A couple comments. Spending $130 on thinning shears will get you really nice thinners! I would recommend Geib. Mine were about $80 and are Dubl Duck - I really like them, though I'm sure $100+ thinners would be even nicer. The more teeth they have, the finer the cut. So shears with lots of teeth won't take off much fur and will be great for blending. Mine are 46 tooth and spaniel grooming isn't all that different from a GR, so I would recommend that. I'd rather start out with more teeth than less as you can always keep removing fur but you can't put it back if you take off too much. It will also reduce the scissor lines you leave while you're still learning the technique.

For resources, I would check out Pet Edge and Cherrybrook. I think they have better equipment and better prices than Drs Foster and Smith when it comes to good quality grooming products.

I would recommend going higher quality with your straight shears, and not bothering with blunt ended. I use my 7 1/2" shears for everything. $40 or so would probably be a good range (I think I spent $55 and mine have worked well). I don't cut whiskers anyway (I just like the look of them) but if you want to cut them you can do it with regular straight shears. I haven't found any situations where blunt ended shears would be better.

The grooming table looks ok, but expensive. I have this one and it's served me well. I see the same one at shows a lot so I think it's popular: https://www.petedge.com/zpetedgemai...859B56CFB3&show=12&view=grid&wec-locale=en_US

What type of brushes do you currently have? Using the right brushes makes a difference. 

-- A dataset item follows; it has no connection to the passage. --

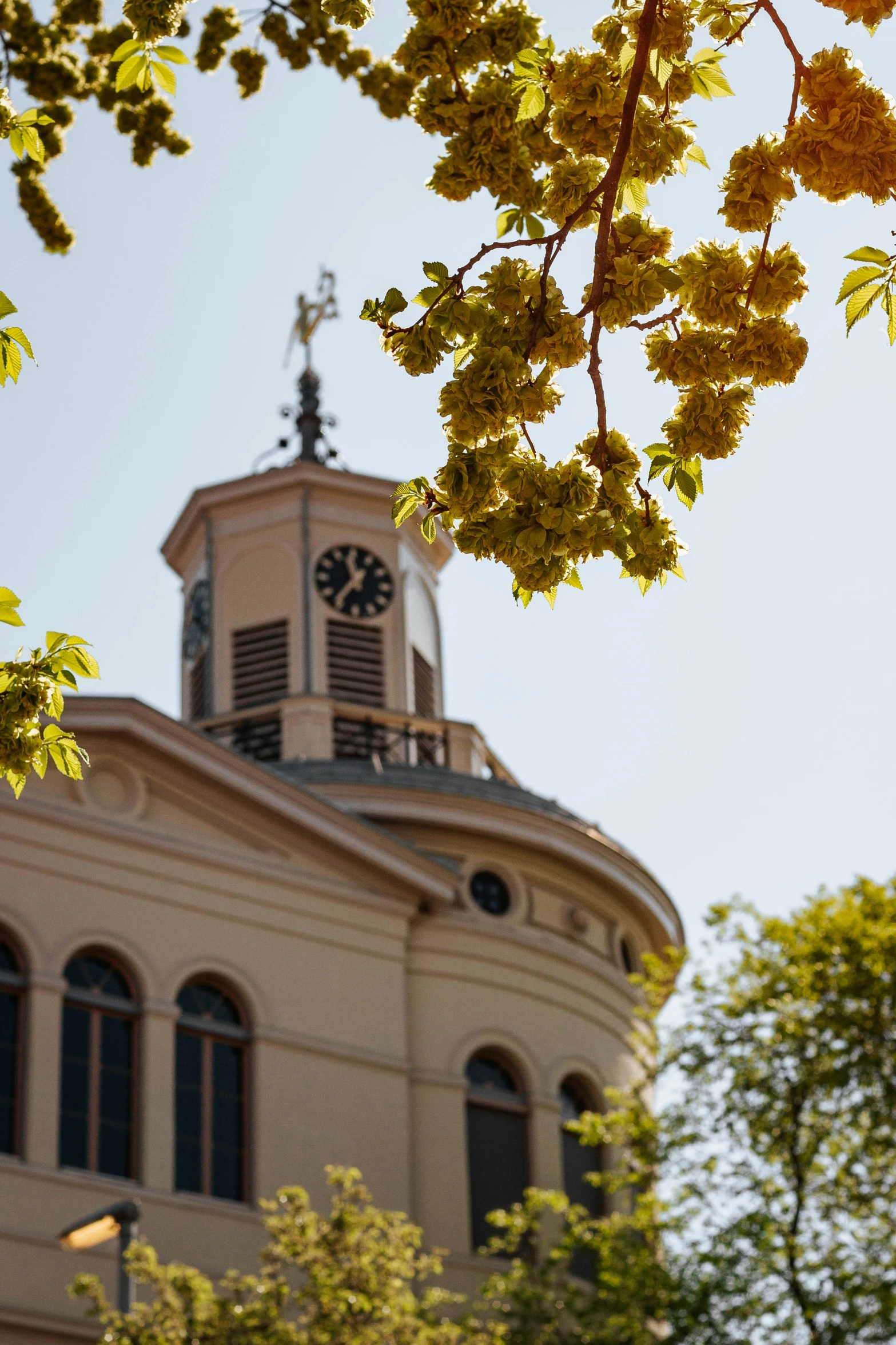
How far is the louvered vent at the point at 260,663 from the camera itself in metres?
28.9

For stripping knives, I would get a coarse regular knife similar this to start. There are few different brands out there, but it's this style that you're looking for: https://www.petedge.com/zpetedgemai...177A466FB3&show=12&view=grid&wec-locale=en_US

I also own a fine bladed knife that I love for certain areas of the dog (top of head, ears, second thighs) so getting a set might not be a bad idea. For general carding of the coat the coarse is what you need. You want them dull, so take a little time to dull them by cutting through cardboard or wood.

I don't use a drier, but I know that a good forced air drier is key to grooming the GR and getting out the shed coat.

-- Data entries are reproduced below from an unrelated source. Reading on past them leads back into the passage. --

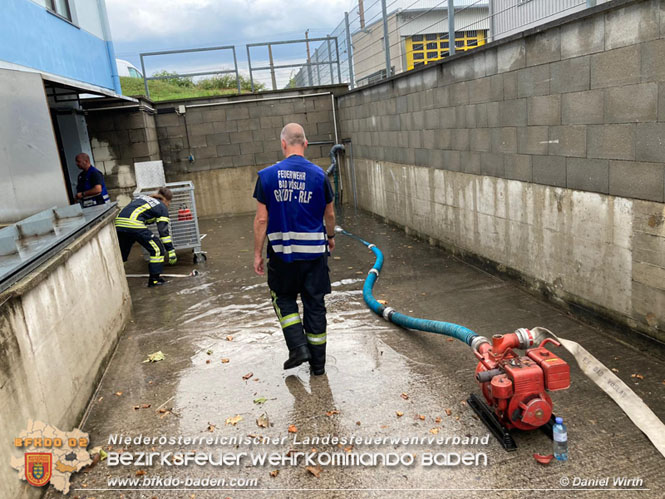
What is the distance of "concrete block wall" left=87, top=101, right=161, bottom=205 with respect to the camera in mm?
10438

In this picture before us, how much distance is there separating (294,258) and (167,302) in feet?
9.43

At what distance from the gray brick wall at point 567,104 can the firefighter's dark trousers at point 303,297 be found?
245 cm

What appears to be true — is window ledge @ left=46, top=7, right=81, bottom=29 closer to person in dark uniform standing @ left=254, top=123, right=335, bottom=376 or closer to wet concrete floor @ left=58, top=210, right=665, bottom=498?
wet concrete floor @ left=58, top=210, right=665, bottom=498

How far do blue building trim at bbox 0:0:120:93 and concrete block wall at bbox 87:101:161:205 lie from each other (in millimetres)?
851

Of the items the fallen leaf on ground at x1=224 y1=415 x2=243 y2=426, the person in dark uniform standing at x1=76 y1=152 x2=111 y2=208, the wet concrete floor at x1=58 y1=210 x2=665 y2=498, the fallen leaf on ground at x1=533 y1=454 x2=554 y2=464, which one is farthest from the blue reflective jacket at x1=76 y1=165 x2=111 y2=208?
the fallen leaf on ground at x1=533 y1=454 x2=554 y2=464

Good luck! You should post before and after pics of your boy.


----------



## Kathyy (Jun 15, 2008)

As for pulling undercoat Graco22, a member here, has put up a video on how to do it with a stripping knife.
http://youtu.be/D6vy4NnsrTQ

You can use a metal flea comb too. She wrote that my beloved Mars Coat King would cut coat so for a year I used the flea comb. I didn't see any difference plus it didn't work as well so back to my MCK I went. Max looks so shiny when I have removed old undercoat and it keeps debris from starting up mats and snarls.

I have Geib DoubleDuck thinning shears and they are scary good. Don't mess with cheaper but these are likely good enough for your needs. If I buy new plain shears I do want round tipped as I might be less concerned about poking Max's toes and webs and such but the $1 store specials have been just fine so far in spite of all that fuzz he has going on down there so no excuse to buy any yet and I have been trimming those fuzzy feet for 13 years with the same cheap scissors!

Find out more about using this tool for GR but I do like using a stripping stone for his fuzzy lower legs. He tolerates it better than a knife or hand plucking. Max has a horrible 'spay coat' and his undercoat overgrows the shiny hard top coat especially on his legs which is extremely ugly.

While coats vary and your dog may or may not have whatever a correct GR coat is supposed to have pulling old undercoat out seems key to good grooming to me.


----------



## elrohwen (Nov 10, 2011)

Kathyy said:


> Find out more about using this tool for GR but I do like using a stripping stone for his fuzzy lower legs. He tolerates it better than a knife or hand plucking. Max has a horrible 'spay coat' and his undercoat overgrows the shiny hard top coat especially on his legs which is extremely ugly.


Totally forgot about grooming stones, but I love mine. I might actually love it more than the stripping knives so I can't believe I forgot to mention it.

And I forgot about Graco's video too. She was so helpful with selecting equipment when I first got Watson.

ETA: I would look around on YouTube for videos before buying the DVD. A quick search brought up some about show grooming.


----------



## I8chrispbacon (Apr 11, 2014)

Not a dire need or anything, but you should get a miracle coat brand brush! It's not expensive, and it will embarrass the petsmart ones, not that there's anything wrong with those. The miracle coat is just so much better!


----------



## Chichan (Apr 1, 2014)

To add to what's already been said,
using a leave-in conditioner spray before you brush your dog (everyday or however often you do it)
will give them a gorgeous and soft coat.


----------